• Source text
The second OVA series featured most of the same returning staff, but with music by Takeo Suzuki and Kazuhiko Toyama; and with screenwriter Mayori Sekijima from the first series acting as series composition writer.

The TV series featured much of the same staff as the second series, but with Akio Watanabe replacing Nakazawa as character designer, and with Shuuichi Kaneko joining as assistant director and Toshiaki Tetsura joining as visual director, (Note: Tetsura is officially credited as visual concept (ビジュアルコンセプト), but Shinbo refers to him as the visual director (ビジュアルディレクター).) the latter of whom director Shinbo described as indispensable to the development of the series. The series was the first collaboration between Shinbo and Watanabe, a relationship that has carried on through the 2020s. For the series, Shinbo wanted to have a more "realistic" approach to the characters while still keeping their "cute" qualities and had found out about Watanabe's work while doing research. He asked J.C.Staff animation producer Yuuji Matsukura to offer the role of character designer to Watanabe; and Watanabe, who knew about Shinbo and was a fan of his directorial debut Metal Fighter Miku (also produced by J.C.Staff), accepted the job. Discussing the narrative aspects of the work, Shinbo discussed the initial story with Sekijima and decided to make a narrative similar to Osamu Dezaki's TV adaptation of Space Cobra. As pre-production started, Shinbo gave up his New Years' vacation in order to storyboard the first episode. Watanabe noted difficulty as both a first-time character designer and chief animation director in-part due to the fact that he had trouble understanding different lenses and perspectives that Shinbo liked to use (such as wide angles, bird's eye views, and worm's eye views). In recommendation, assistant director Kaneko suggested that Watanabe watch the works of Akio Jissoji to better understand the concepts.

• Given records

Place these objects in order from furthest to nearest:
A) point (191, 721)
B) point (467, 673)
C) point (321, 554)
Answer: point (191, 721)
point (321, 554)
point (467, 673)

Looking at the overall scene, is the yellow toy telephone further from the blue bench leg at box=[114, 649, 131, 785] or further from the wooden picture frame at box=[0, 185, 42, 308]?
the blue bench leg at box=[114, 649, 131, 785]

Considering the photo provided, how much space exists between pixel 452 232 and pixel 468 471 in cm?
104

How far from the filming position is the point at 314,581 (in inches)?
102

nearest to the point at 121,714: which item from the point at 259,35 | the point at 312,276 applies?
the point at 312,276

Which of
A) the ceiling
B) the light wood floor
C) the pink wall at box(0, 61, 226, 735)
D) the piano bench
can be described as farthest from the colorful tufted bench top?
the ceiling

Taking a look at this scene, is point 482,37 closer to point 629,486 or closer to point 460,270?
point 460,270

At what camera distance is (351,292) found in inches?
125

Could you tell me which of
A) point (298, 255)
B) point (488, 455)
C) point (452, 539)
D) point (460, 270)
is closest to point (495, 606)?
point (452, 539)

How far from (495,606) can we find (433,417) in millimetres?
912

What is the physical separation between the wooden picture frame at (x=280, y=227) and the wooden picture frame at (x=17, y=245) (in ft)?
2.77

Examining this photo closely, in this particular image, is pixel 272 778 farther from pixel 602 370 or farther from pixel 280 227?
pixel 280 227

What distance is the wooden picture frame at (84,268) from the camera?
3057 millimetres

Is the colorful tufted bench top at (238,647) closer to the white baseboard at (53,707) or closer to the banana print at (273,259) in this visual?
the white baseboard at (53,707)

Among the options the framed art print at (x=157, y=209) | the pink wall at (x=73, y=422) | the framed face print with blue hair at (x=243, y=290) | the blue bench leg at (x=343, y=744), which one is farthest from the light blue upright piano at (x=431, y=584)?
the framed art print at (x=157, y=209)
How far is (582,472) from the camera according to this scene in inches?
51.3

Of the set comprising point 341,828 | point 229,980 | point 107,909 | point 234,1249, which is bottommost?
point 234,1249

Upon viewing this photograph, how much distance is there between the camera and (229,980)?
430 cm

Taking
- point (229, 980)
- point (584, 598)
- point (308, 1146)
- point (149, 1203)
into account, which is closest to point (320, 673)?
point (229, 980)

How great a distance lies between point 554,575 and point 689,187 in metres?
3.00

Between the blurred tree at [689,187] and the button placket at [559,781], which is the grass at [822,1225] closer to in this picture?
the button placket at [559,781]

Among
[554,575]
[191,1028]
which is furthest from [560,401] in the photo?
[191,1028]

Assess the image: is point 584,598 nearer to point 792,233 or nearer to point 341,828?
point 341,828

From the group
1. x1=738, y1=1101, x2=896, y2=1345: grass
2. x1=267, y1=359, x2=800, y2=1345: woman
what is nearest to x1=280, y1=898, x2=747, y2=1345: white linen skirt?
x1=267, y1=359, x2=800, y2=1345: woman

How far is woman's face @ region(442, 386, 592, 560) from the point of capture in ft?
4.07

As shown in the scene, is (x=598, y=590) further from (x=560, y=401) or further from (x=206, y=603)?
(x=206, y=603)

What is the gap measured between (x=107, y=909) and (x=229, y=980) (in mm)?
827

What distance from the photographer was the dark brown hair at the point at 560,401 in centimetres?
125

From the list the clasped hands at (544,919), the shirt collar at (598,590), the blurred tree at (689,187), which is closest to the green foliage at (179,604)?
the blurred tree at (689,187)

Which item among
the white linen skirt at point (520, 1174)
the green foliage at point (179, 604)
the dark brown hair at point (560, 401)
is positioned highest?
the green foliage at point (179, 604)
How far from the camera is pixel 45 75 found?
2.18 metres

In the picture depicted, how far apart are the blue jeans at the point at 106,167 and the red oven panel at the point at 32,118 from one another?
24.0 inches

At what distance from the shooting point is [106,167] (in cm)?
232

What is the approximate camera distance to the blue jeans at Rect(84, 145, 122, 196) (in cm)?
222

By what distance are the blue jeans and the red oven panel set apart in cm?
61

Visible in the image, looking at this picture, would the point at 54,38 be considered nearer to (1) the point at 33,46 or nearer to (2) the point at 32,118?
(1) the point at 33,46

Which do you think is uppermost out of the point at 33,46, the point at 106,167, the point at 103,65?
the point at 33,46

• Written task
Print the passage of the anime production text exactly, starting with "The second OVA" and going on through "series composition writer.".

• Answer to the task
The second OVA series featured most of the same returning staff, but with music by Takeo Suzuki and Kazuhiko Toyama; and with screenwriter Mayori Sekijima from the first series acting as series composition writer.